Jazzkeller is a great music and drinks venue. This basement bar at Kleine Bockenheimer Str. 18a fills its musical roster with famous jazz acts from around the world. Jazzkeller has been around since the 1950s, and jazz heavy-hitters like Louis Armstrong once performed on its stage. Friday nights are dance nights, so expect to get some swing in. If you want to sit and listen instead, Wednesday is the perfect night to hear jazz musicians jam on together.

Frankfurt night
Banking district of Frankfurt at night.

Airport Guide

Knowing the airport you’ll be flying into makes international travel that much easier. Two German airports serve the area near Frankfurt, though one is significantly closer and more convenient than the other.

The Frankfurt Airport

Germany’s busiest airport connects you directly to Frankfurt. This airport has four runways and sees more than 65 million people pass through it every year.

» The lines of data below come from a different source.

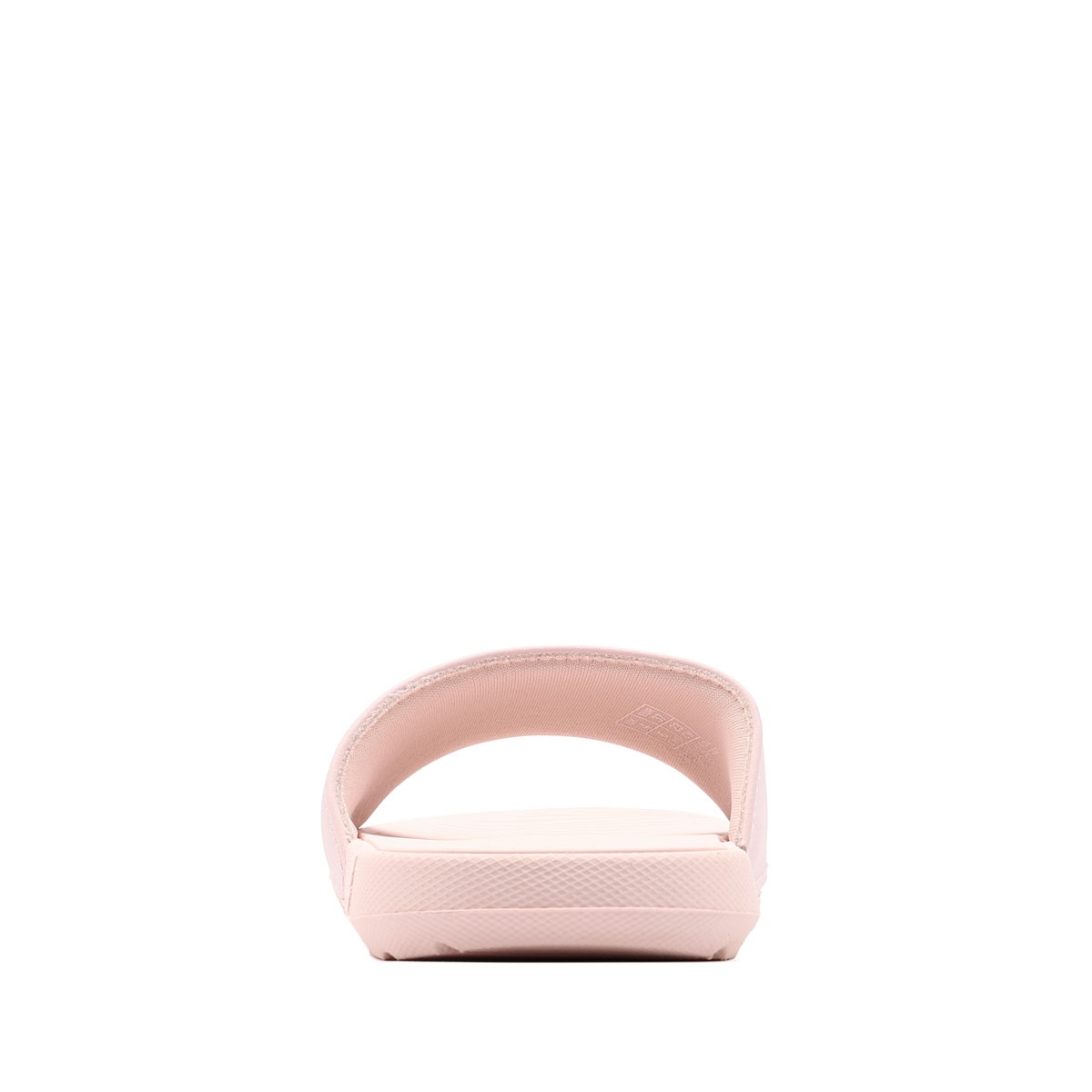 Puma Cool Cat 2.0 Sport Șlapi damă 390963-02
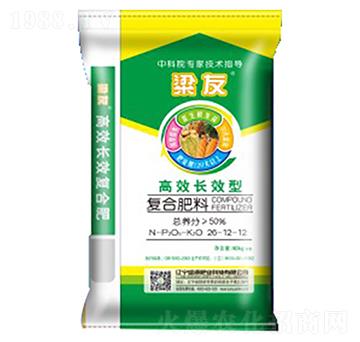 ��Ч�L(zh��ng)Ч�ʏ�(f��)�Ϸ���26-12-12-ʢԴ�ʘI(y��)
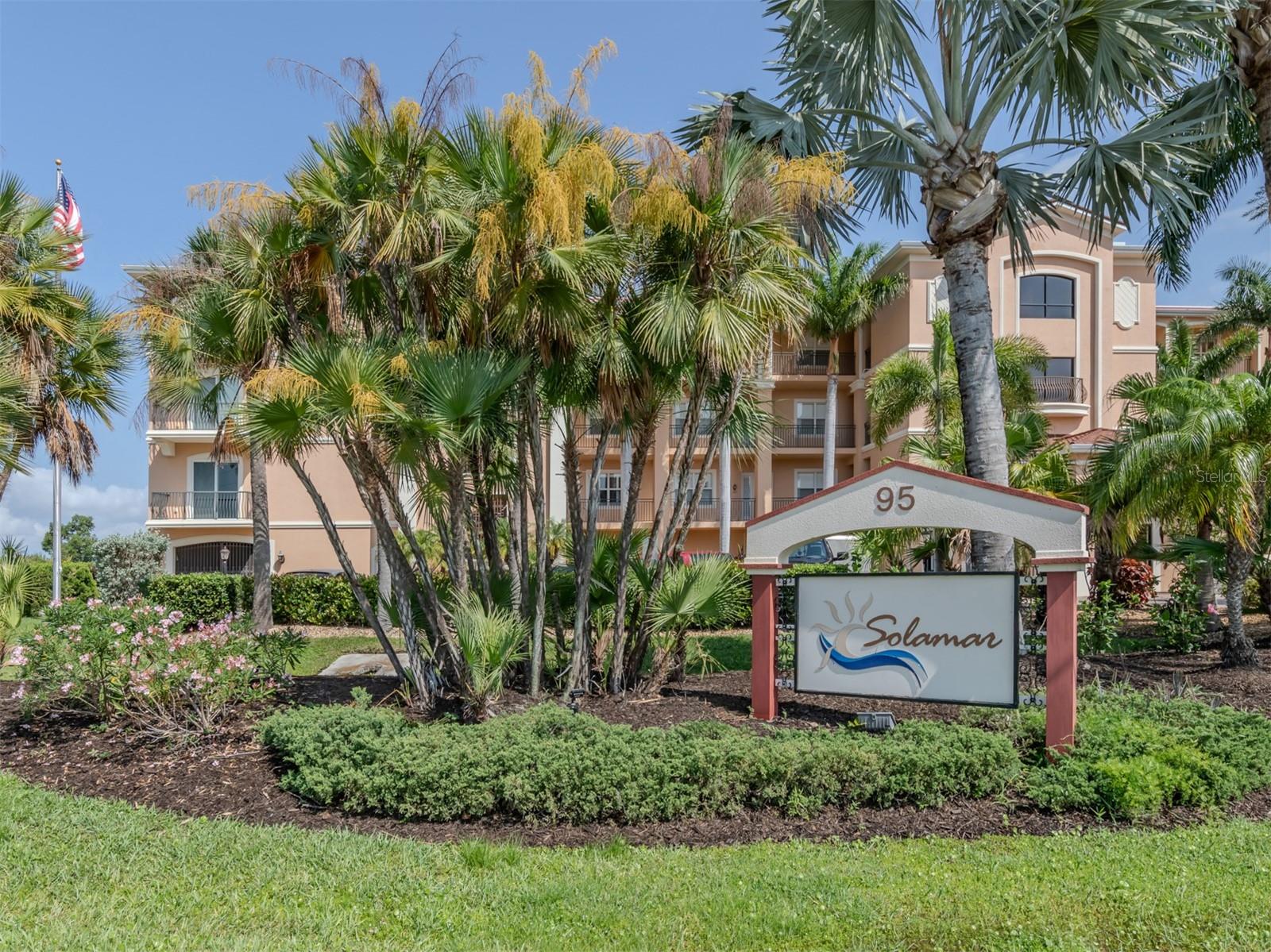 95 N MARION CT #131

You can get to almost 300 destinations in more than 100 countries when flying out of the Frankfurt Airport. Two main terminals serve the airport, and a third, smaller terminal, is dedicated to Lufthansa first class passengers. The Frankfurt Airport is a hub for five major airlines: AeroLogic, Condor, Lufthansa, Lufthansa Cargo, and Lufthansa CityLine. Around the airport you’ll find lodging and shopping.

This airport’s first terminal is the larger of the two, and sees the largest volume of passengers. It has four concourses, spread through three levels. The top level is for departures, the middle level for arrivals and bag claim, and the bottom level for ground transportation access. If you fly Lufthansa, this is probably the terminal you’ll be using. Lufthansa’s partner airlines, like United Airlines and Air Canada, also fly into and out of terminal one.

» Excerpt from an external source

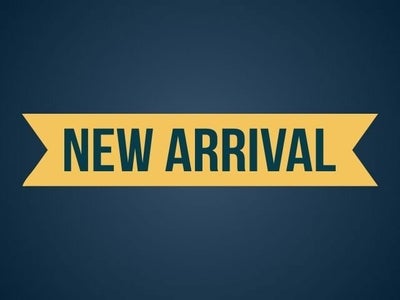 2013 Chevrolet Cruze 2LT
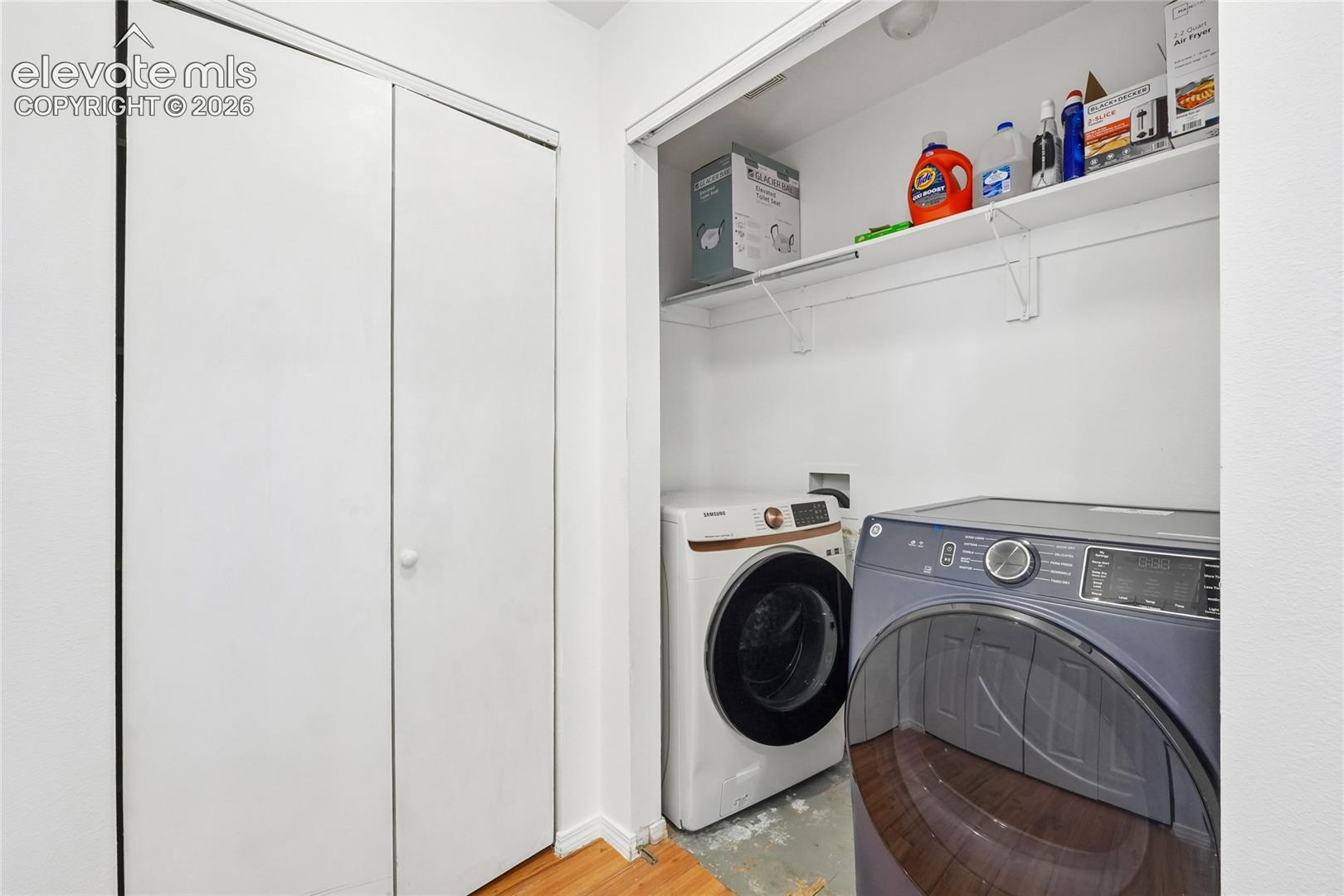 Photo 22 of 1127 8th Street, Calhan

The second terminal in the Frankfurt Airport is newer than the first, and only sees about 15 million people every year. It has two concourses and only 48 gates. This terminal is the one able to serve extremely large aircraft, so the biggest Airbuses are likely to connect with terminal two. If you need to travel between the two terminals, people movers exist to get you from one place to the other.

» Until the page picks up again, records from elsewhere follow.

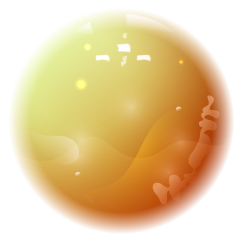 counter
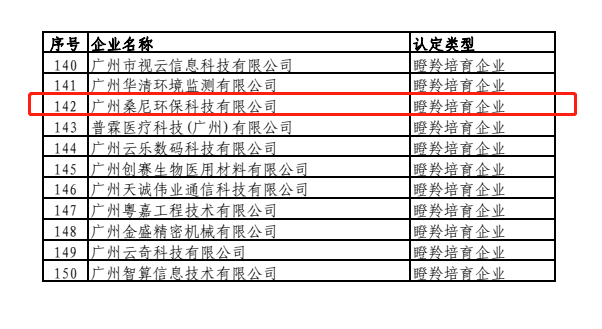 圖片10.png 圖片10.png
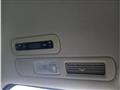 2009 Nissan Serena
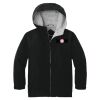 Youth Team Jacket Thumbnail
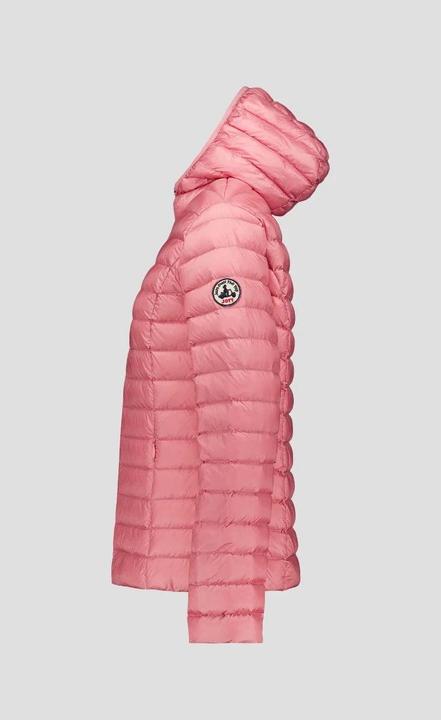 Actual product image JOTT W's Cloe (M)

Inside the airport, lots of shopping and dining opportunities are available to you. Find duty-free items and locally made German souvenirs at shops spread throughout the terminals and concourses. The Frankfurt airport is a great spot to get some last-minute gifts, since the Made in Germany stalls sell German wine and chocolate your friends and family will love. Overall, more than 90 shops and food options exist at the Frankfurt airport, making it easy for travelers who are in a rush to fuel up before hopping on their next flight.

Frankfurt Airport
The Frankfurt Airport.

The Frankfurt-Hahn Airport

The Frankfurt-Hahn is 1.5 hours away from Frankfurt by car, which means it’s not the most convenient airport to fly into. If you want a drive through the German countryside and prefer to miss the bustle of the Frankfurt Airport, Frankfurt-Hahn is a doable choice. The airport’s two closest cities are Kirchberg and Simmern.

From the Frankfurt-Hahn airport, you can take bus transportation to the city of Frankfurt. Sometimes the journey costs as little as €5, and you can book the airport shuttle bus via Flibco. Taxis are available, too, but a cab journey that long will be expensive. If you plan to drive through Germany, the Frankfurt-Hahn Airport provides several car rental desks within the airport, including Avis, Hertz, Thrifty, Sixt, Europcar, and Car Partner Nord.

You’ll find two passenger terminals at Frankfurt-Hahn. Passenger airlines Ryanair and Wizz Air serve Frankfurt-Hahn. If you’re flying from America, you’re unlikely to get a flight into Frankfurt-Hahn, unless you have a connection somewhere else in Europe. Ryanair connects to cities like Naples, London, and Lisbon. Wizz Air is based in Hungary and mostly serves Europe and the United Arab Emirates.

A single day isn’t enough to complete this itinerary, so plan your trip to spread across a few, so you can hit all the Frankfurt highlights. Even walking through the city provides you with beautiful views. You’ll come across lots to interest and entice you while you’re visiting Frankfurt.